AWS Certified Machine Learning – Specialty — Question 127
A machine learning specialist works for a fruit processing company and needs to build a system that categorizes apples into three types. The specialist has collected a dataset that contains 150 images for each type of apple and applied transfer learning on a neural network that was pretrained on ImageNet with this dataset.
The company requires at least 85% accuracy to make use of the model.
After an exhaustive grid search, the optimal hyperparameters produced the following:
✑ 68% accuracy on the training set
✑ 67% accuracy on the validation set
What can the machine learning specialist do to improve the system's accuracy?
Answer options
- A. Upload the model to an Amazon SageMaker notebook instance and use the Amazon SageMaker HPO feature to optimize the model's hyperparameters.
- B. Add more data to the training set and retrain the model using transfer learning to reduce the bias.

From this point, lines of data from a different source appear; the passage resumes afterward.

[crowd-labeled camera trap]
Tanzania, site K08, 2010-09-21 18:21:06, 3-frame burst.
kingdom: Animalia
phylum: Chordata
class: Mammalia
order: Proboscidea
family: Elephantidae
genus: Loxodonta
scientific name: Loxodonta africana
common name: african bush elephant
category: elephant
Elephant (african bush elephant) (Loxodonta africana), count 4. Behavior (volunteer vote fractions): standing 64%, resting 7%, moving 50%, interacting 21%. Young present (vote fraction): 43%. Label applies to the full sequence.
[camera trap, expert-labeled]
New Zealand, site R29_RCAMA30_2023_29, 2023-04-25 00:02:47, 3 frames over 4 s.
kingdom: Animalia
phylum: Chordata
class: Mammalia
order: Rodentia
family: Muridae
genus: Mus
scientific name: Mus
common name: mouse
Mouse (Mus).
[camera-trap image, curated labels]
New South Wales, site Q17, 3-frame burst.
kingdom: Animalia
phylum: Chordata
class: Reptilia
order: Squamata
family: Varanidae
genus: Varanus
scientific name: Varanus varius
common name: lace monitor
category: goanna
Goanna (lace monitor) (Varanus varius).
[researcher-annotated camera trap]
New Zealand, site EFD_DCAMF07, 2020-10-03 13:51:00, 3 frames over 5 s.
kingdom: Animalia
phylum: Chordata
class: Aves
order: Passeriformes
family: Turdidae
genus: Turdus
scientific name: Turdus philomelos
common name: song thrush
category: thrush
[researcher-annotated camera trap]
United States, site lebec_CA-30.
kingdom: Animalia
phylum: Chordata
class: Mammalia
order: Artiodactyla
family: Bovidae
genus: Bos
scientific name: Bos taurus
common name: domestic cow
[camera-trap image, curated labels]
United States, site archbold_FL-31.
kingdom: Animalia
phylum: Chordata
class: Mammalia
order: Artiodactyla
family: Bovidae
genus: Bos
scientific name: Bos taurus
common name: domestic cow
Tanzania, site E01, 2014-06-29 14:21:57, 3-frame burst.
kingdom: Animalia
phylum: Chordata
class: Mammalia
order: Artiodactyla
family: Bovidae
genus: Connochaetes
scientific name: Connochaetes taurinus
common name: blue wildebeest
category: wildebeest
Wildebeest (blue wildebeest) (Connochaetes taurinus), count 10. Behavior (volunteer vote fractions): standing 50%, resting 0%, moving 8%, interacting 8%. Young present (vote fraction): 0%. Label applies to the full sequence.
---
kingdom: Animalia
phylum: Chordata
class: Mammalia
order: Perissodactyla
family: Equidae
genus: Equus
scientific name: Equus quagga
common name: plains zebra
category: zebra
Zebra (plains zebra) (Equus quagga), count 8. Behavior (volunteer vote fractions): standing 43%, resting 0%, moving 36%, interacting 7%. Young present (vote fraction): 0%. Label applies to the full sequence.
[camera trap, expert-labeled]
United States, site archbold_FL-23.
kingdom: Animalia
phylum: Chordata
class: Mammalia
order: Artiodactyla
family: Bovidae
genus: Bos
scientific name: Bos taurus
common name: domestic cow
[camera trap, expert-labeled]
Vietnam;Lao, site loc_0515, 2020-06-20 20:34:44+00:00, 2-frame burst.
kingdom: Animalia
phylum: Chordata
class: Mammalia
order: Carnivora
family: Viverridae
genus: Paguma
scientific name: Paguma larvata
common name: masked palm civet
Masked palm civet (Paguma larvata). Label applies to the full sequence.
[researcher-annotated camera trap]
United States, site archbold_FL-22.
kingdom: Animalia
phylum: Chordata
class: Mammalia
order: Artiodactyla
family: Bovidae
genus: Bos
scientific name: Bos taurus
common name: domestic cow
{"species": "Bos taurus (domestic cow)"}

- C. Use a neural network model with more layers that are pretrained on ImageNet and apply transfer learning to increase the variance.
- D. Train a new model using the current neural network architecture.
Correct answer: B
Explanation
The correct answer is B because increasing the training data helps the model learn better representations, which can reduce bias and improve accuracy. Options A and C focus on hyperparameter optimization and model architecture changes, respectively, which may not address the immediate need for more diverse training data. Option D suggests training a new model without addressing the dataset's limitations, which is not likely to yield better results.